One of the challenges in all this is that some of the really great benefits of fasting don’t kick in during these 12 hours fasts, or even during 24 or 48-hour fasts. There is some really powerful and wonderful stuff which kicks in at the 3 to 4-day mark, notably the release and possible renewal of stem cells.
But who wants to go four days without eating? And there are some risks involved. Longo’s book outlines a viable alternative, the fast-mimicking diet. It keeps caloric intake low enough that your body treats it very like a fast. It focuses mainly on keeping sugar low (so you don’t trigger much insulin) and keeping protein low (so you don’t trigger mTor). By keeping these signals very low, you do trigger something wonderful – autophagy, ‘self-eating’. Your body needs proteins and if you don’t give it proteins through ingestions, it turns to the proteins contained in your body. And being a smartly designed system, it turns first to dysfunctional and counterproductive cellular structures. In other words, your body doesn’t start off by eating essential brain cells – it starts with old and damaged cells and organelles. It eats what’s ‘broken’ and not pulling its weight, metabolically speaking. Pre-cancerous and even cancerous cells are good targets for autophagy.

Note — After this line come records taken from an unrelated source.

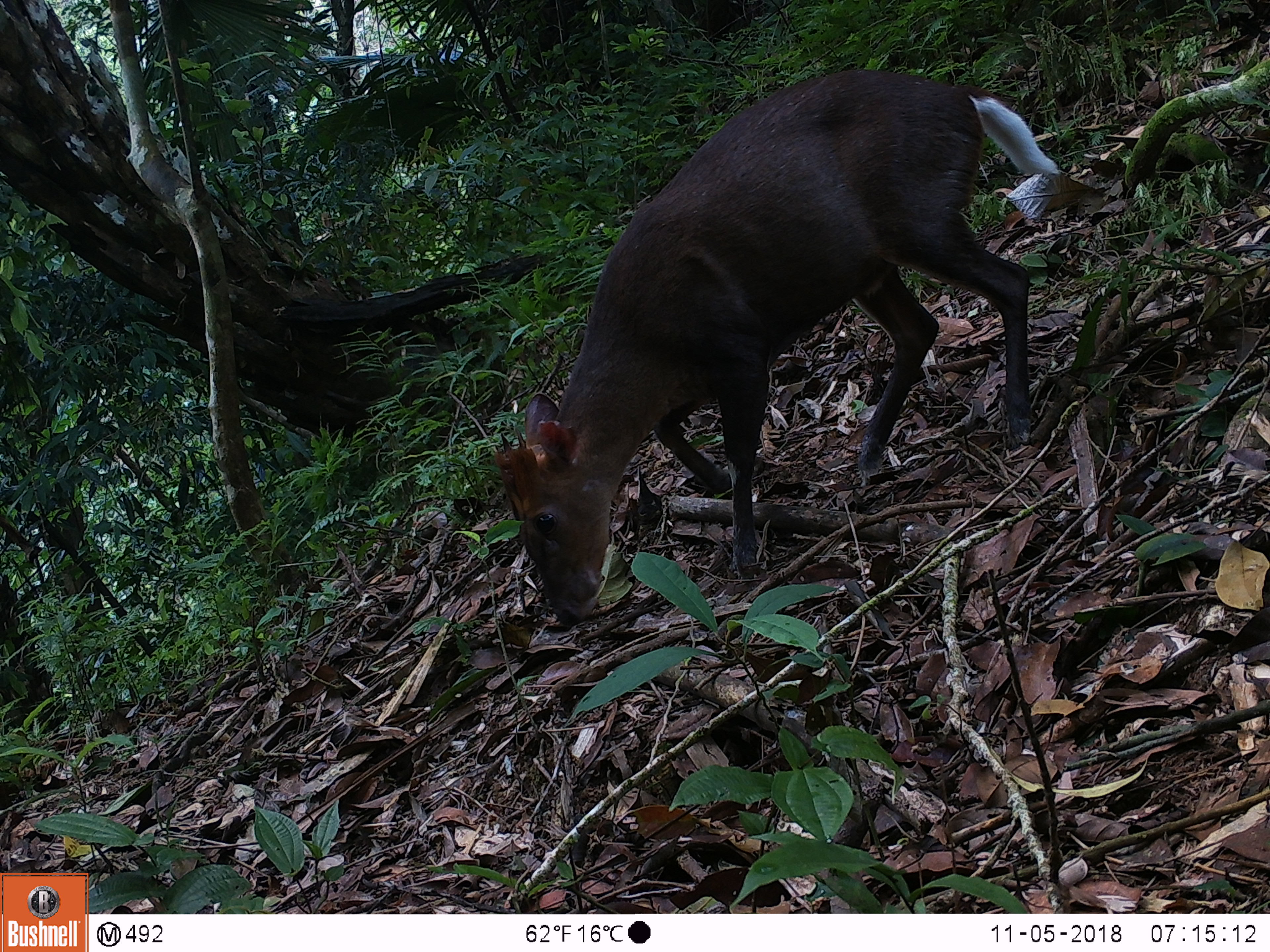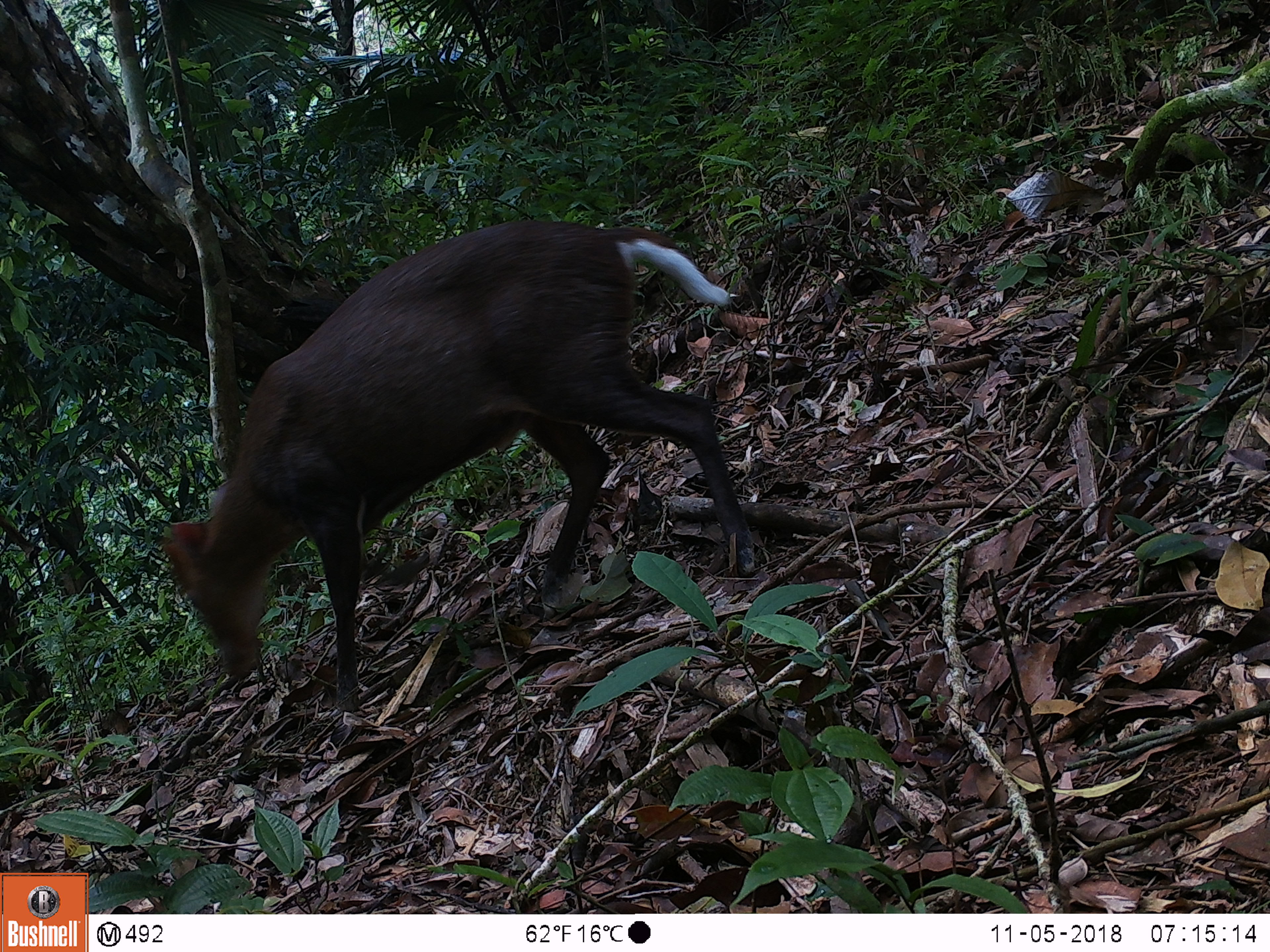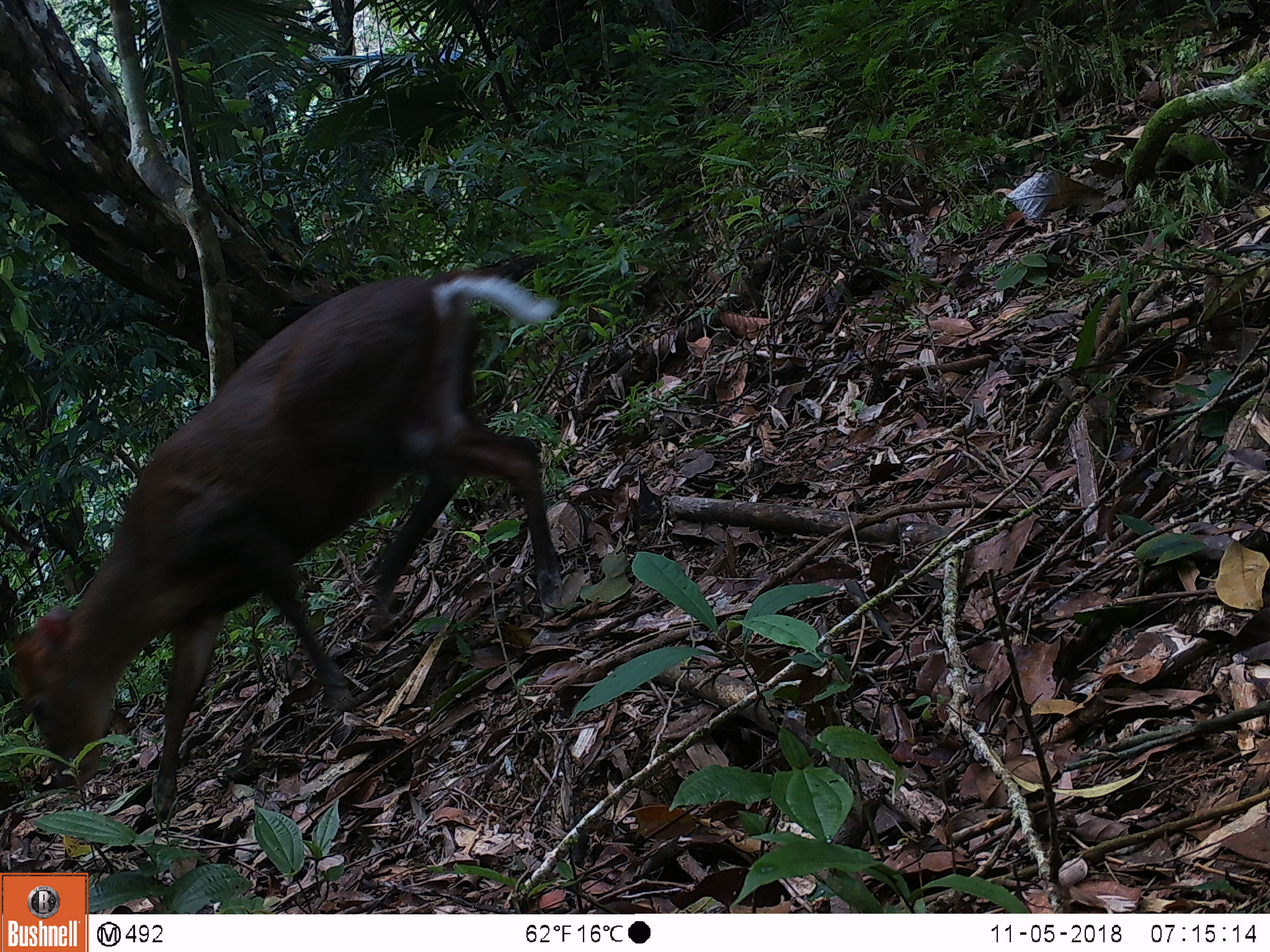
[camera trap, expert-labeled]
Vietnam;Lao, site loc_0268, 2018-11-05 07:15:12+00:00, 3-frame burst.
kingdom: Animalia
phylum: Chordata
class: Mammalia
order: Artiodactyla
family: Cervidae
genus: Muntiacus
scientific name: Muntiacus rooseveltorum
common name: roosevelt's muntjac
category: roosevelts muntjac group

Speaking of cancer, Longo’s research shows that fasting and fast-mimicking diets can be astonishingly powerful allies in that fight. I was floored by the story about rats with cancer who were fasted and given chemo compared to just chemo, with results so surprising that Longo checking in on the lab results from overseas was certain that his lab assistant had simply sent him the wrong data.
Longo did not convince me of everything. I am far more positive towards ketogenic dieting than he is, which created the occasion for a respectful and constructive debate in our discussion. I call it a debate because it makes it more likely that you will click on this article and/or the audio to listen, because everyone likes a fight. I might as well break it to you now – it’s not much of a fight and Longo makes some very good points, enough to nudge me towards lower protein eating (except for my weight-training recovery days – I don’t care what the studies say, I don’t recover at the recommended protein levels).
If all of this is new to you, I say it’s time to wake up. We know vastly more about how to delay aging than we did even ten years ago, and much of it can be done without genetic engineering and oxygen tanks and fabled Silicon Valley ‘blood boys’. A lot of it can be done in your life now, with a bit of self-discipline (not heroics) and a bit of guidance.